Three young teenagers accept a lift from a man newly home from working abroad and are treated to a day to remember.

Genre: Drama

Length: 12:00

Free To View

4 out of 5 stars

Producer/s : Brian Stynes,

Director/s : Brian Stynes, 

Writer/s : Willie Joe Meally, 

Actor/s : Peter Mongan, John McCaffrey

 

Many miles ago

72 miles was the distance young Willie Joe Meally travelled one day back in 1962, going from his village to watch the all-Ireland hurling final in Dublin. The childhood adventure was no a big drama, but a nostalgic and revealing look back at distant past, based on Meally’s memoir.

Some things were very different, but there is also a sense of past and present flowing together. Even the present-day scenes that top and tail the piece have a sense of nostalgia, as old Willie – played by the writer himself – looks at fields once hidden by trees and hedgerows, and recalls his mother’s cooking and the smells that emerged through the kitchen window. “All windows have their own smell…” he says poetically. Later, more prosaically, his younger self points out that so too does the Dublin’s River Liffey.

The filmed recollection conveys a feel of memory, with the film all yellowed from age, crackled and textured, and with out-of-sync voices. It’s reminiscent of the recent film Bait. The sequences in Dublin and at the match, make wonderful use of archive material, edited seamlessly into the narrative.  Equally effective is the reconstruction of home life, the meal cooked in an open pot over a coal fire, the miner’s lamp, the detail of dad’s accordion.
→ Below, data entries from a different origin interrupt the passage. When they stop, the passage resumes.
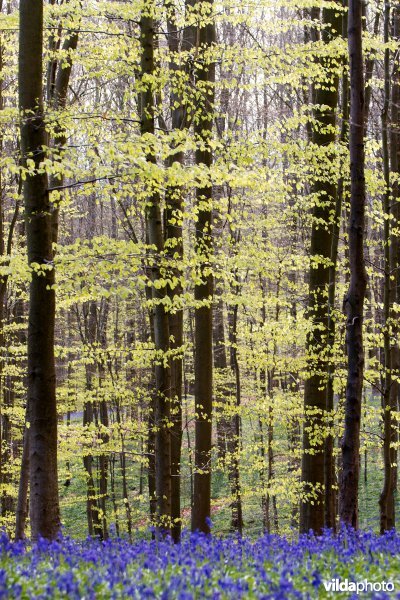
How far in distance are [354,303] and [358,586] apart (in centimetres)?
450

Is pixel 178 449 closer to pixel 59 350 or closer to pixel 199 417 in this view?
pixel 199 417

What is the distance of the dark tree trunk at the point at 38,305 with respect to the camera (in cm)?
764

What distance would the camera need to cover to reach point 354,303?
26.0ft

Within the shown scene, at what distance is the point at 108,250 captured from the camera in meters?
7.76

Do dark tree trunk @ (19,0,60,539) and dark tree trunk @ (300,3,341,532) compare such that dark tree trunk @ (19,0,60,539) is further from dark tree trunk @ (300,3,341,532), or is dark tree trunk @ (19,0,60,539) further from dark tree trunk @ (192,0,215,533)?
dark tree trunk @ (300,3,341,532)

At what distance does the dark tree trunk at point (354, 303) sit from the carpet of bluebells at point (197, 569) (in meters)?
2.17

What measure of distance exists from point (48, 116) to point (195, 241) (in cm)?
339

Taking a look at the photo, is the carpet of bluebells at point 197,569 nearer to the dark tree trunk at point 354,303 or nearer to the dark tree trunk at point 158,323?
the dark tree trunk at point 354,303

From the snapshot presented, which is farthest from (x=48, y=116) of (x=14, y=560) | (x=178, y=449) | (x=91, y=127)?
(x=178, y=449)

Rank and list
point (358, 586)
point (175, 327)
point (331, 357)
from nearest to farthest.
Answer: point (358, 586) → point (331, 357) → point (175, 327)

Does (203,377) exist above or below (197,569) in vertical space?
below

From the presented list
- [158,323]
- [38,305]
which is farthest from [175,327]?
[38,305]

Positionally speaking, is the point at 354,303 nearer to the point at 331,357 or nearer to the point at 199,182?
the point at 199,182

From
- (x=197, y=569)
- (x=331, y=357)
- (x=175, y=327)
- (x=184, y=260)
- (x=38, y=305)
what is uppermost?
(x=184, y=260)
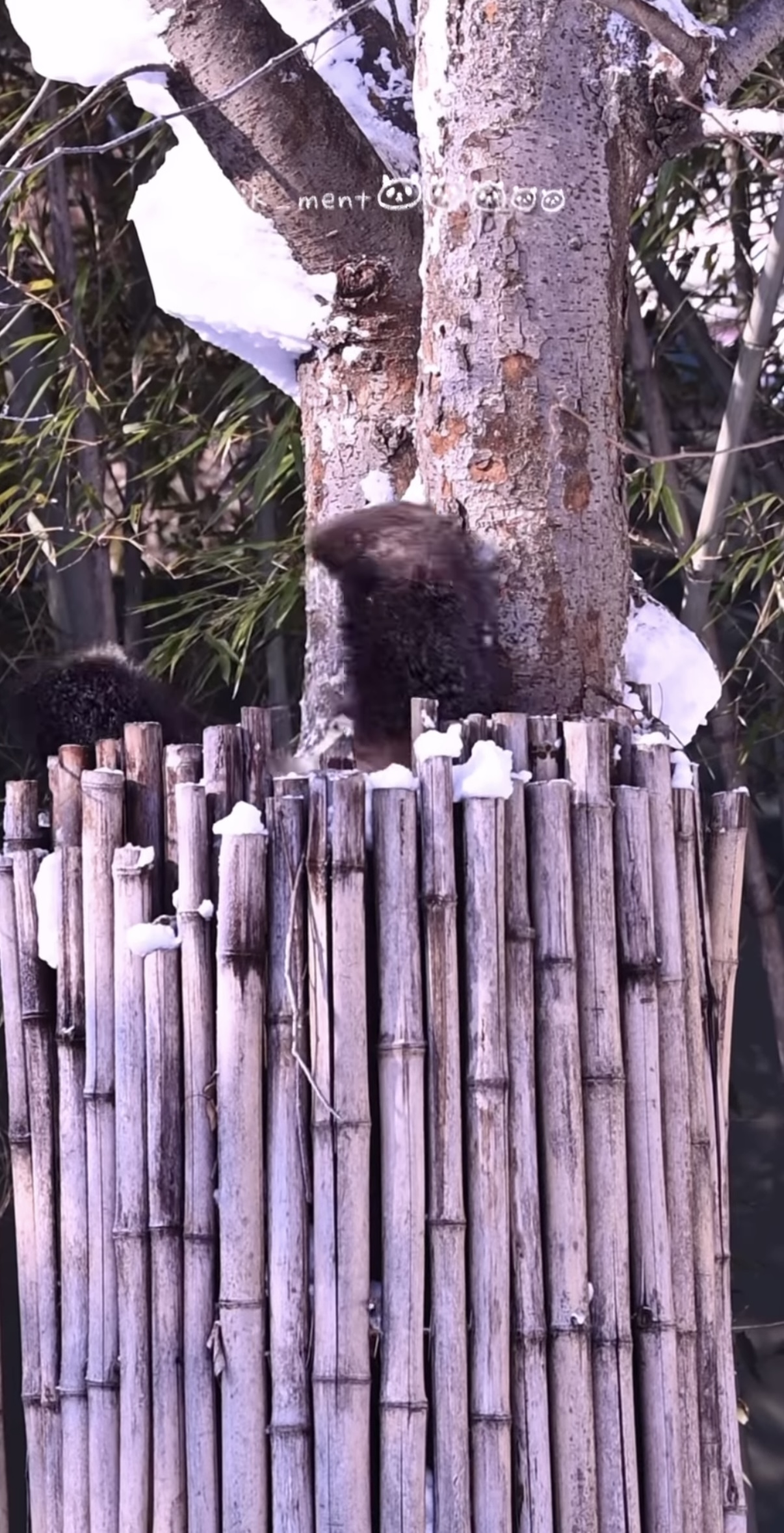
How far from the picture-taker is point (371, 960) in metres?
1.07

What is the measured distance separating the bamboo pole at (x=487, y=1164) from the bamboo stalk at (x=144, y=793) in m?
0.24

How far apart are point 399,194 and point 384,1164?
2.89ft

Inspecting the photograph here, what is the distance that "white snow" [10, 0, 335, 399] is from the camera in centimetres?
142

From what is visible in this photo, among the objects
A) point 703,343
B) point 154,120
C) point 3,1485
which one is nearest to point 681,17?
point 154,120

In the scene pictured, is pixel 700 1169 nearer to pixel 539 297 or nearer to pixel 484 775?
pixel 484 775

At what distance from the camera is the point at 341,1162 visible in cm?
104

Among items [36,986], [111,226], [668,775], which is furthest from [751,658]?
[36,986]

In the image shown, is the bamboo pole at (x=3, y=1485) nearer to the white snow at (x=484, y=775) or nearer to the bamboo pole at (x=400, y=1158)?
the bamboo pole at (x=400, y=1158)

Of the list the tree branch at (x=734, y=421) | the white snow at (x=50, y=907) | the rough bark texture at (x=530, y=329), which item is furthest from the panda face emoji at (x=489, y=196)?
the tree branch at (x=734, y=421)

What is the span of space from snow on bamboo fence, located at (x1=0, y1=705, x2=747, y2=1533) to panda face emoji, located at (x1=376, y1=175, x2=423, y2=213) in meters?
0.59

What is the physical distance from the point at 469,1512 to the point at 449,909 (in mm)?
380

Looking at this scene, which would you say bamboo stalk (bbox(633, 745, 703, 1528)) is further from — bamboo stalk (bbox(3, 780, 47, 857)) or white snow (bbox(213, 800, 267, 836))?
bamboo stalk (bbox(3, 780, 47, 857))

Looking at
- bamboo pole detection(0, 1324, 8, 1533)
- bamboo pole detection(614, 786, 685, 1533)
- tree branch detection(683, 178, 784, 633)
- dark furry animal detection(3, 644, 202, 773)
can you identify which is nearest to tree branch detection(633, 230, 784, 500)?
tree branch detection(683, 178, 784, 633)

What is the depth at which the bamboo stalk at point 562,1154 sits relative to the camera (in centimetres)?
105
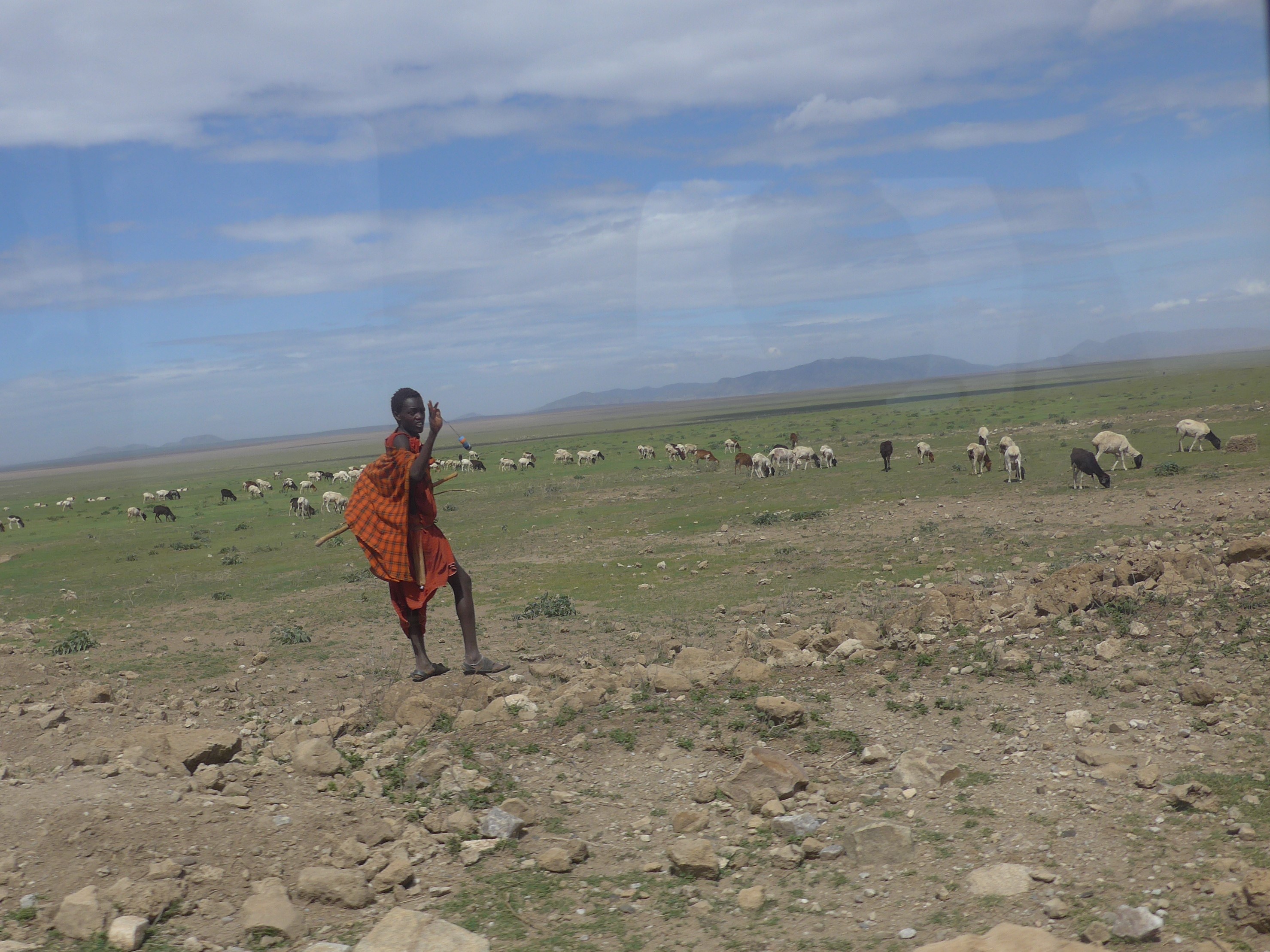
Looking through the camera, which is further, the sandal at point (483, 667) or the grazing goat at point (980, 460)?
the grazing goat at point (980, 460)

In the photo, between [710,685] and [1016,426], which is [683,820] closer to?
[710,685]

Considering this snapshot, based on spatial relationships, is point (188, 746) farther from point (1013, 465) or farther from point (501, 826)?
point (1013, 465)

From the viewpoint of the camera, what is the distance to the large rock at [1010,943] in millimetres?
3578

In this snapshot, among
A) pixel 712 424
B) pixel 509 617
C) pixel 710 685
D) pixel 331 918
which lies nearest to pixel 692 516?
pixel 509 617

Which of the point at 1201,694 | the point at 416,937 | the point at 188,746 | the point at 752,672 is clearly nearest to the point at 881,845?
the point at 416,937

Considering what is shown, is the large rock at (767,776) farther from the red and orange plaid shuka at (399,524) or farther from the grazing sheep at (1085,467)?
the grazing sheep at (1085,467)

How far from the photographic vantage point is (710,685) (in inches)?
291

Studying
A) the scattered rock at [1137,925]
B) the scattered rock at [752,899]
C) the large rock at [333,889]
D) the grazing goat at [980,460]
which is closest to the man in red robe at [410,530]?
the large rock at [333,889]

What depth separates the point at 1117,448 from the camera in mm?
24109

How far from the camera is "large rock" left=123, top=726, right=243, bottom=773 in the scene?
20.2 ft

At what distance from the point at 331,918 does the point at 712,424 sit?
265 feet

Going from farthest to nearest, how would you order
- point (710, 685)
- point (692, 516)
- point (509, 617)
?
1. point (692, 516)
2. point (509, 617)
3. point (710, 685)

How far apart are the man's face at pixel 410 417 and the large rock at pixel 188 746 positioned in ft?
9.50

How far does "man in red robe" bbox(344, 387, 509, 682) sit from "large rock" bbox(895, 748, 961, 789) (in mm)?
3919
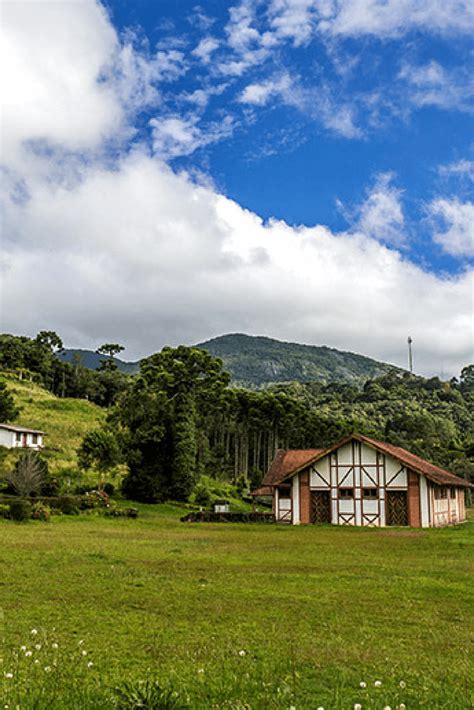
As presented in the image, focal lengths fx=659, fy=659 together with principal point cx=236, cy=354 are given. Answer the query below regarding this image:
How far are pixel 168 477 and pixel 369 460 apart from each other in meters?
20.5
The focus on old Willie fading ghostlike into the landscape juxtaposes with the story of Toddy Brennan, who gave the boys the lift into Dublin. One stayed in Ireland, the other moved to England as part of the Irish diaspora. The film’s affection for its home can be seen as part of the cultural backlash against the all-pervading obsession with “urban”. It sits comfortably alongside films like Bait, The Levelling, and God’s Own Country. Working class is rural too, and has a multitude of poetic voices.